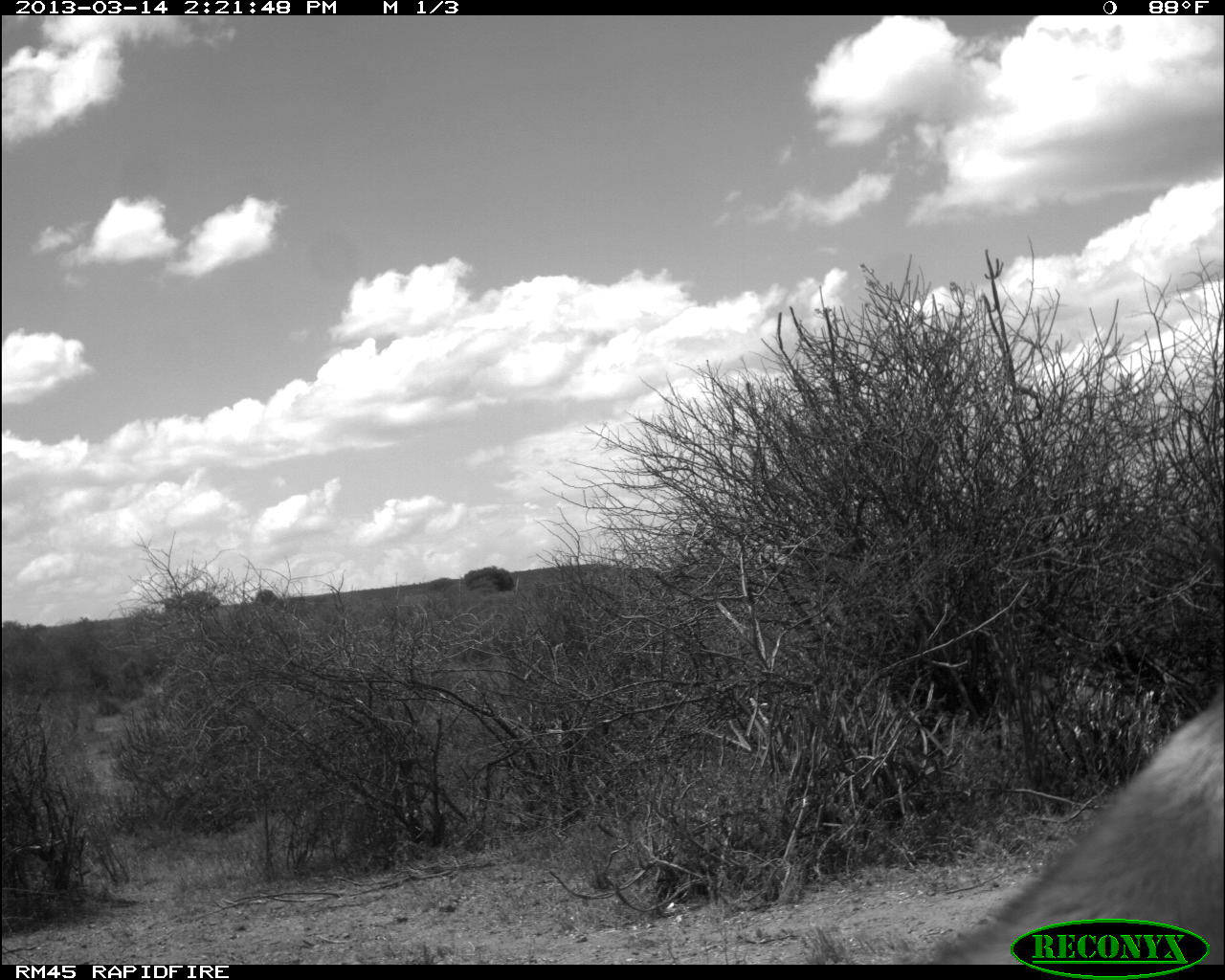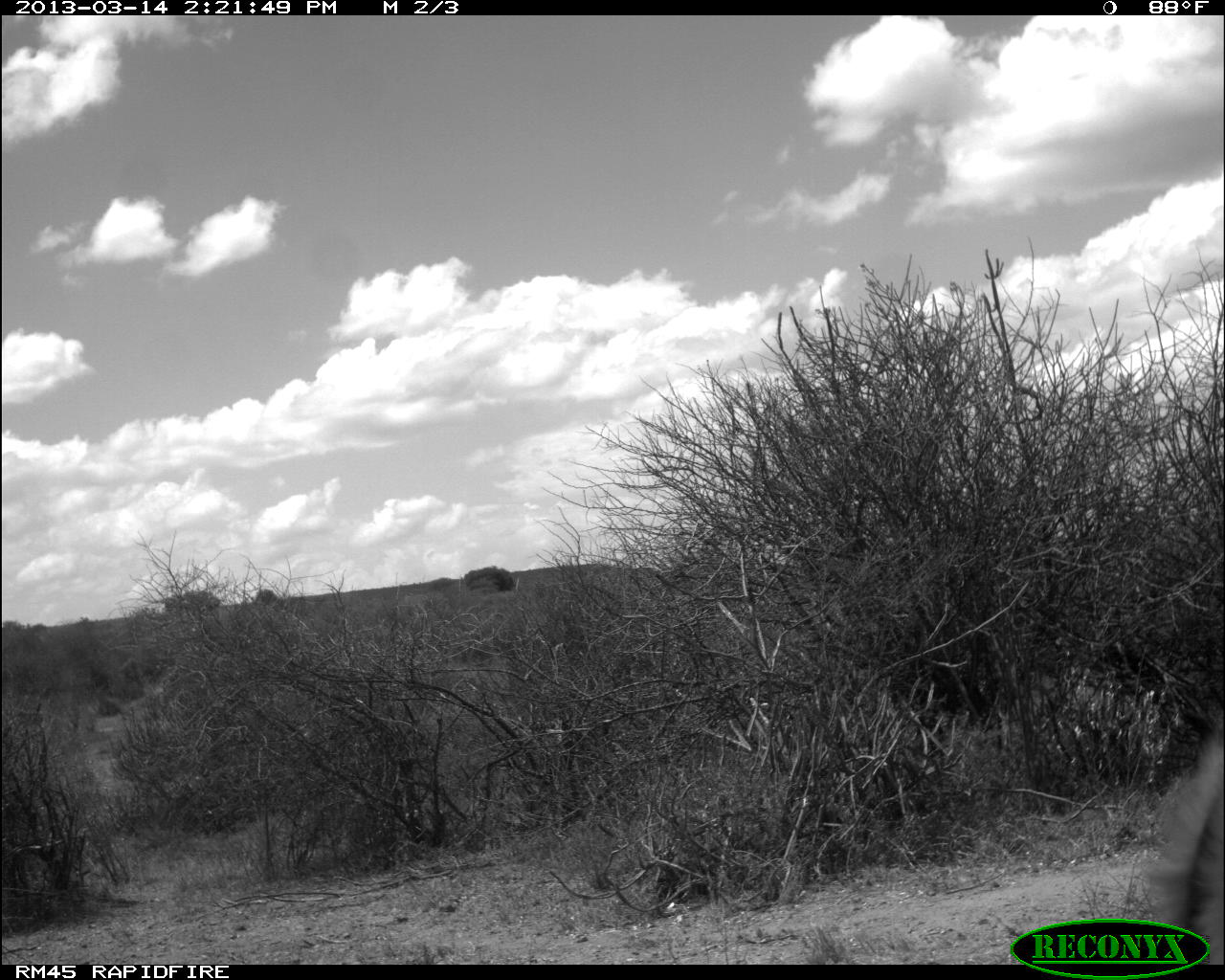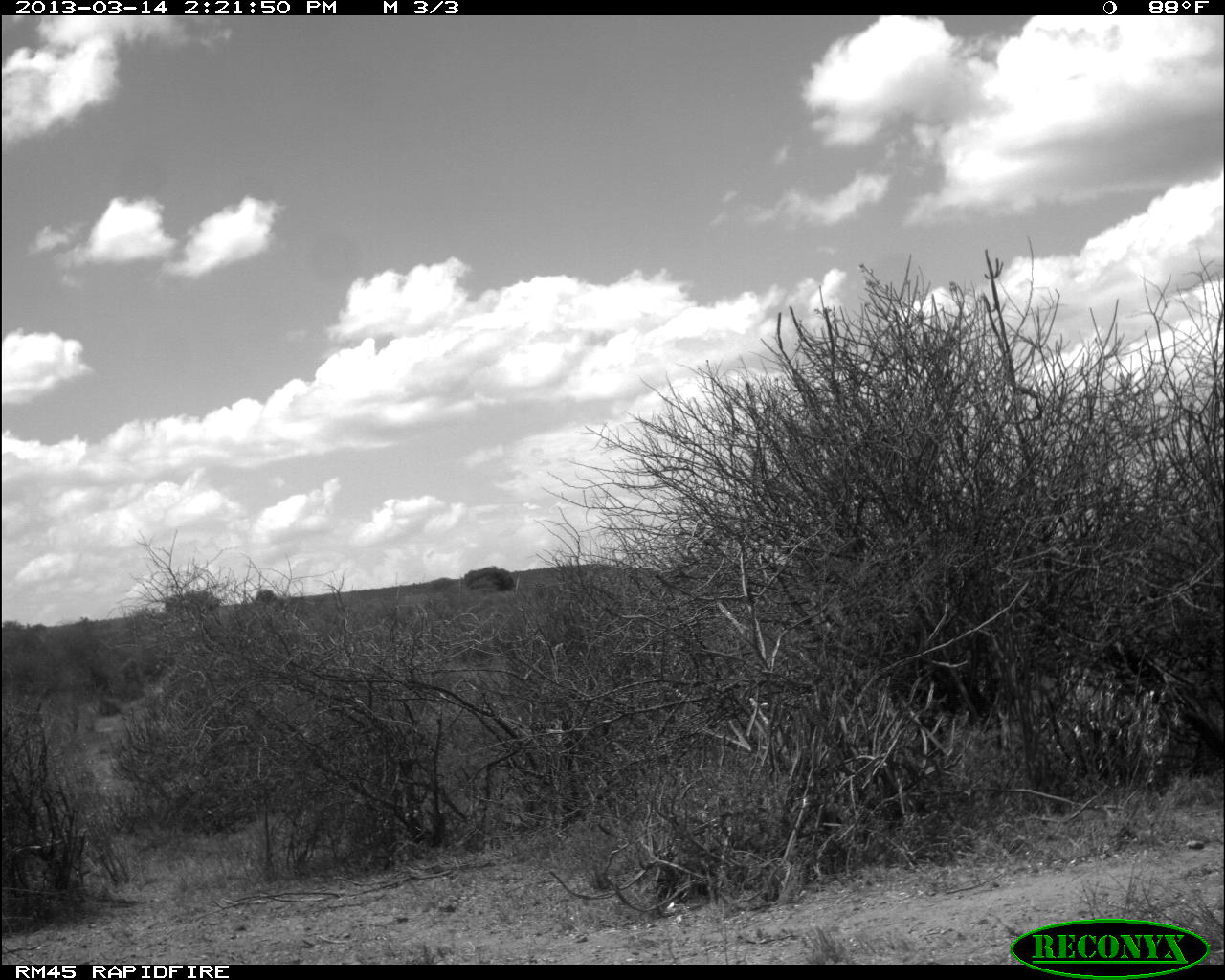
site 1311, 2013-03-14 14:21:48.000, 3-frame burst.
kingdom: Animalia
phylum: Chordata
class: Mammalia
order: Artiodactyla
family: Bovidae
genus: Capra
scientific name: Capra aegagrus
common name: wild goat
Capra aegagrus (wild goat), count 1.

• **WORK ORDER**
Omit every picture, then reproduce the rest of the listing exactly.

• **OUTPUT OF THE EXERCISE**
site 1311, 2013-03-14 14:21:48.000, 3-frame burst.
kingdom: Animalia
phylum: Chordata
class: Mammalia
order: Artiodactyla
family: Bovidae
genus: Capra
scientific name: Capra aegagrus
common name: wild goat
Capra aegagrus (wild goat), count 1.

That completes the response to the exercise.